Posted by: anonalso | February 17, 2010 at 10:27 PM
Re: Jacqueline's comment -- it can't be trailing spouse issues, or at least not entirely. Not everyone has a spouse & not all partners are opposite sex.
On my school's appts committee, lists of possible laterals are generated largely by word of mouth, and people suggest folks they like. One colleague has only suggested men, and the only "diverse" candidates come from women. It ends of looking like a new version of the old boys club.
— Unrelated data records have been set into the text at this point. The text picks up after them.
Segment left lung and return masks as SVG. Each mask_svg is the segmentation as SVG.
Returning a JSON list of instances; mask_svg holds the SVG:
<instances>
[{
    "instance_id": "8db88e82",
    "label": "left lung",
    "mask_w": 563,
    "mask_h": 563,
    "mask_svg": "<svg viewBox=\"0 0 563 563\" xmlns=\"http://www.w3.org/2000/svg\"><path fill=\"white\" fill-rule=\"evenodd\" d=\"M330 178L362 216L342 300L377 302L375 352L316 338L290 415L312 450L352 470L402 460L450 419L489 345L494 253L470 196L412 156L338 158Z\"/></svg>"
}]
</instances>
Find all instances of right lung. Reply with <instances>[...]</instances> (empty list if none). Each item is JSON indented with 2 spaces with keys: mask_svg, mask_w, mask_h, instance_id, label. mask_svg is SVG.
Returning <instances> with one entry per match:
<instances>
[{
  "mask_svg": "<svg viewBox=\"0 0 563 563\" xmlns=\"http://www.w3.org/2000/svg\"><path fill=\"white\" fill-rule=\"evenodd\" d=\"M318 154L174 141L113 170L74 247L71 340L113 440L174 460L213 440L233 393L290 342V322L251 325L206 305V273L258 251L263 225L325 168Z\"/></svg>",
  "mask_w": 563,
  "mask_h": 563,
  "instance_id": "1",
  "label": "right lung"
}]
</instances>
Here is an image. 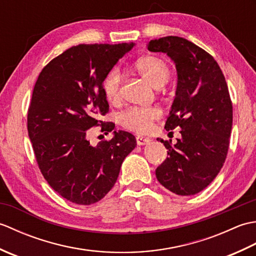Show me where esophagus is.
<instances>
[{
    "label": "esophagus",
    "mask_w": 256,
    "mask_h": 256,
    "mask_svg": "<svg viewBox=\"0 0 256 256\" xmlns=\"http://www.w3.org/2000/svg\"><path fill=\"white\" fill-rule=\"evenodd\" d=\"M150 142V140L148 138L145 136H140V135H138L136 136V143L138 145H146Z\"/></svg>",
    "instance_id": "obj_1"
}]
</instances>
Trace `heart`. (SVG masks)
Masks as SVG:
<instances>
[{"label":"heart","mask_w":256,"mask_h":256,"mask_svg":"<svg viewBox=\"0 0 256 256\" xmlns=\"http://www.w3.org/2000/svg\"><path fill=\"white\" fill-rule=\"evenodd\" d=\"M134 68L142 77L155 88L164 86L170 77V69L167 62L156 56H144L135 62ZM122 74L118 68L108 72L102 84L103 94L110 103H116L121 98ZM162 112L158 108H130L120 113L118 122L123 128L136 133H145L152 124L160 118Z\"/></svg>","instance_id":"1"}]
</instances>
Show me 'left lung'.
Returning <instances> with one entry per match:
<instances>
[{
    "mask_svg": "<svg viewBox=\"0 0 256 256\" xmlns=\"http://www.w3.org/2000/svg\"><path fill=\"white\" fill-rule=\"evenodd\" d=\"M148 50L166 52L178 77L165 128H180L182 138L175 145L160 140L168 157L156 168L157 180L176 194H198L218 175L229 150L233 110L226 78L210 54L182 37L153 40Z\"/></svg>",
    "mask_w": 256,
    "mask_h": 256,
    "instance_id": "obj_1",
    "label": "left lung"
}]
</instances>
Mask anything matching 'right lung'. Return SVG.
<instances>
[{
  "instance_id": "obj_1",
  "label": "right lung",
  "mask_w": 256,
  "mask_h": 256,
  "mask_svg": "<svg viewBox=\"0 0 256 256\" xmlns=\"http://www.w3.org/2000/svg\"><path fill=\"white\" fill-rule=\"evenodd\" d=\"M133 42L81 44L64 52L42 68L32 90L27 130L42 176L62 198L89 206L116 184L120 168L136 146L134 135L114 131L110 140L91 146L86 132L112 122L98 116L108 112L102 84Z\"/></svg>"
}]
</instances>
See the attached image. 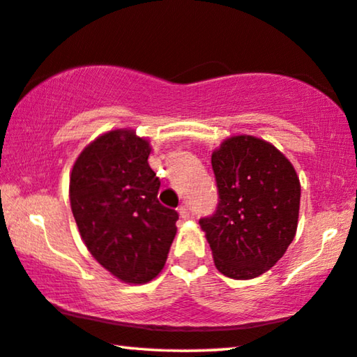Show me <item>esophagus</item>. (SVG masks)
I'll use <instances>...</instances> for the list:
<instances>
[{
	"mask_svg": "<svg viewBox=\"0 0 357 357\" xmlns=\"http://www.w3.org/2000/svg\"><path fill=\"white\" fill-rule=\"evenodd\" d=\"M178 213H180V217L183 218V220H188L190 218V209H188V206H185V204H182L178 207Z\"/></svg>",
	"mask_w": 357,
	"mask_h": 357,
	"instance_id": "obj_1",
	"label": "esophagus"
}]
</instances>
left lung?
<instances>
[{
  "mask_svg": "<svg viewBox=\"0 0 357 357\" xmlns=\"http://www.w3.org/2000/svg\"><path fill=\"white\" fill-rule=\"evenodd\" d=\"M217 211L199 220L217 270L254 279L286 254L295 238L300 180L286 156L252 135L229 137L212 153Z\"/></svg>",
  "mask_w": 357,
  "mask_h": 357,
  "instance_id": "obj_1",
  "label": "left lung"
}]
</instances>
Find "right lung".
<instances>
[{"label": "right lung", "instance_id": "obj_1", "mask_svg": "<svg viewBox=\"0 0 357 357\" xmlns=\"http://www.w3.org/2000/svg\"><path fill=\"white\" fill-rule=\"evenodd\" d=\"M150 142L116 129L91 142L70 175V204L87 250L129 284L156 278L177 233L178 213L158 201Z\"/></svg>", "mask_w": 357, "mask_h": 357}]
</instances>
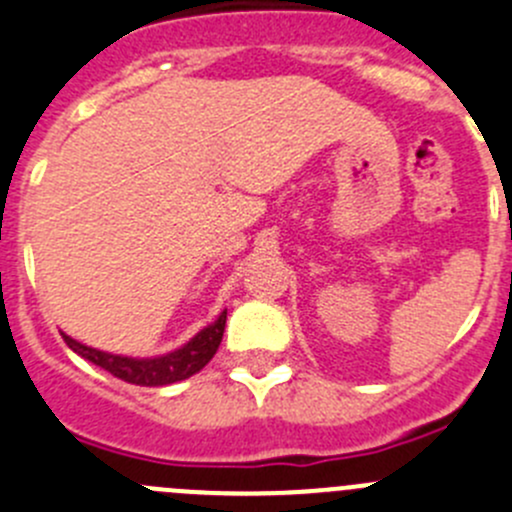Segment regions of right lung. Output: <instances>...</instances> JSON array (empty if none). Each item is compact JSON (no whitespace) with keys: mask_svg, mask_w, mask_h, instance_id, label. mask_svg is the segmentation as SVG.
Instances as JSON below:
<instances>
[{"mask_svg":"<svg viewBox=\"0 0 512 512\" xmlns=\"http://www.w3.org/2000/svg\"><path fill=\"white\" fill-rule=\"evenodd\" d=\"M225 322L227 310H222L220 317L212 325L202 327L190 342H185L182 347L160 357L114 355V352H104L97 350V347L84 345V342L74 340V337L64 335V332L62 337L79 357L94 362L102 370L112 372L119 380L132 382V385H145V388H160V385H172V382L187 380V377L200 372L215 357L217 347L222 342V332H225Z\"/></svg>","mask_w":512,"mask_h":512,"instance_id":"1","label":"right lung"}]
</instances>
Only we're supposed to be past all of that, so the topic doesn't come up.
Posted by: anon | February 17, 2010 at 10:50 PM
Not all female faculty members are married.
Posted by: Anon Prof | February 18, 2010 at 12:37 AM
Law schools like to fill their "female" quota with junior women to keep them as powerless as possible.
Posted by: anontx | February 18, 2010 at 08:15 AM
BTW, I wasn't meaning to suggest that all women are married or that all academics are in heterosexual relationships. I was just hoping that the problem was more to do with logistics of moving women than of "old boys' club" issues arising. I'm sorry to hear that I'm probably wrong on that score. At least my school looked at lots of women this year and actually made offers to more women than men. But it sounds like that's not the experience at many schools.
Posted by: Jacqueline Lipton | February 18, 2010 at 10:14 AM
"Couldn't afford it, or didn't wish to spend the money?"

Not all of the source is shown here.